General George Patton, on January 1, 1944 wrote his famous Soldier’s
Prayer in which he says, “God of our fathers, who by land and sea has ever led
us to victory, please continue your inspiring guidance in this the greatest of
our conflicts… Grant us victory, Lord.”
(in Craigie The Problem of War in the OT p33-34)
President Bush is not Joshua and America is not ancient Israel.
We are not under a “manifest destiny” to expel the enemy from the “Promised Land”.
Even Israel misunderstood its unique role and began to think it was entitled to God’s favor in war.
As God demonstrated to Joshua even before the battle of Jericho commenced, the issue was not whose side God was on but who was on God’s side – who was doing his will.
Jesus makes it clear that the Kingdom of God will not be brought in by mankind’s wars.
The Crusaders of the middle ages may not have been wrong to wage war but they were clearly wrong to wage it in God’s name.
War is not God’s invention it is man’s invention.
Mankind has no solution for the problem of evil except more evil.
We wage war to combat war.
At best, war is a necessary evil and we should consider it only with great humility.
But God has a solution for the problem of evil and war: It is called Salvation for the repentant and its called Judgment for the unrepentant.
In the end it will not be a matter of whether God is on our side or our enemy’s side, but whether we are on God’s side.
God’s call to us has always been and is still the same – repentance and faith.
There is coming a day when evil and war will cease to exist.
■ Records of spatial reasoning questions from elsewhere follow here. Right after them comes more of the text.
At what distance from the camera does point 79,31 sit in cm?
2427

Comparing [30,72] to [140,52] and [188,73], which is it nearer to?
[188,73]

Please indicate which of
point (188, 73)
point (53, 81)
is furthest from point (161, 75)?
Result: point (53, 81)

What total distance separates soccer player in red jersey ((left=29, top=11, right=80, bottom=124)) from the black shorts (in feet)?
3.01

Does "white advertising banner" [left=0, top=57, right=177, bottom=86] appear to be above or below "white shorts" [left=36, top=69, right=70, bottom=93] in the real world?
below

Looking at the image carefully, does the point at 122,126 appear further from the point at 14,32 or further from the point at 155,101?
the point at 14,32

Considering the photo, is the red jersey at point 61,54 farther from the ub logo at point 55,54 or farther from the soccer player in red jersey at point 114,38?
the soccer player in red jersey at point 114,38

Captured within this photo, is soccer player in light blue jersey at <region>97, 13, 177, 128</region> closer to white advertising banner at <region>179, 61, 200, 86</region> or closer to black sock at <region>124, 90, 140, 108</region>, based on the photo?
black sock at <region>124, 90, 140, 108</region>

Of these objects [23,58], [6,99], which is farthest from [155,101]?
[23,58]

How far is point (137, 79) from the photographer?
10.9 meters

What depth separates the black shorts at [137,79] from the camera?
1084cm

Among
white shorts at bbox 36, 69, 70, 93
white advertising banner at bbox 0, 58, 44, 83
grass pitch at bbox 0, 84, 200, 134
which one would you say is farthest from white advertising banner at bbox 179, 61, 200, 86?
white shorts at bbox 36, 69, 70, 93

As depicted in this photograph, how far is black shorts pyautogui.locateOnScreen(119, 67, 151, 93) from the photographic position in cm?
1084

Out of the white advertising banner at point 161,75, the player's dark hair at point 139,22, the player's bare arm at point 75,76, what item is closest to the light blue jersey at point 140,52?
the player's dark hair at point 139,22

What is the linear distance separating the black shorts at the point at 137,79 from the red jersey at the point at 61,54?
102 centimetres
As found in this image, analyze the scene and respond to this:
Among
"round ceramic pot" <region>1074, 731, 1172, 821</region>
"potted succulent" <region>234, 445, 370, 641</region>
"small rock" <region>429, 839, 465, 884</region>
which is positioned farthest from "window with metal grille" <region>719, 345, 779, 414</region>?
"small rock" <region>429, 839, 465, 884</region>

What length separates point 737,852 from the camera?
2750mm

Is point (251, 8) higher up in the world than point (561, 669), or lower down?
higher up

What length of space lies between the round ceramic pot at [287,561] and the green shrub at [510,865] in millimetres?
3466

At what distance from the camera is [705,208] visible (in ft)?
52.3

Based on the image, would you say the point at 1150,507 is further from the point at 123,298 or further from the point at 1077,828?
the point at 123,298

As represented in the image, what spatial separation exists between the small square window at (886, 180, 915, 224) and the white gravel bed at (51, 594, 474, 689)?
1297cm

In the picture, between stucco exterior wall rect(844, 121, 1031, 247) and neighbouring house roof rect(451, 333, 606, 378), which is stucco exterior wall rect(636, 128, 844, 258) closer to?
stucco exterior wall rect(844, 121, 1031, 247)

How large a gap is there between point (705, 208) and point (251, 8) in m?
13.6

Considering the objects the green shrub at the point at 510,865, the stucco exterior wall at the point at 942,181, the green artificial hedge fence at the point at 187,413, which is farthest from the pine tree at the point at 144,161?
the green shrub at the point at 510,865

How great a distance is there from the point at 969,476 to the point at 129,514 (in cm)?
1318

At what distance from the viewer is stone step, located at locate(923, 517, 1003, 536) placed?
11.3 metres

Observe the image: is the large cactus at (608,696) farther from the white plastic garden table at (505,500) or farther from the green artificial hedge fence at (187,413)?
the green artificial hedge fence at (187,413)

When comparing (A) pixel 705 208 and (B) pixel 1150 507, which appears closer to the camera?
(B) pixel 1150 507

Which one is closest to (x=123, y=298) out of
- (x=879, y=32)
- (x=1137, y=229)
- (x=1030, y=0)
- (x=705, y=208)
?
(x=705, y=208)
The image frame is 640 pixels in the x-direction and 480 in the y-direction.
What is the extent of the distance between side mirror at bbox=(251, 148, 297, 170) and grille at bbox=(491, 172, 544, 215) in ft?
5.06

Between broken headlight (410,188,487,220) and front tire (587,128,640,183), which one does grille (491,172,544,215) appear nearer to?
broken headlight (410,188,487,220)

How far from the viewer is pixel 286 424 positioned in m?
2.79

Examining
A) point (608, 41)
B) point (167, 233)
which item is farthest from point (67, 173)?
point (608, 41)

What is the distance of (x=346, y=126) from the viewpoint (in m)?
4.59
Theologian Millard Erickson writes:
“As Jurgen Moltmann has pointed out, one solution to the problem of evil is not how to explain evil, or explain it away, but to eliminate evil, thus removing the necessity of explaining it. Christianity has many themes for alleviating the reality of evil, such as God’s assumption of the effects of sin himself, in the incarnation. Yet (Christianity’s) greatest contribution to the resolution of the problem is the eschatological dimension, according to which, beyond this life there will be a great judgment in which justice will be administered and all evil and pain will be eliminated. The drama in which good and evil have been in conflict for so long will come to a satisfactory resolution.”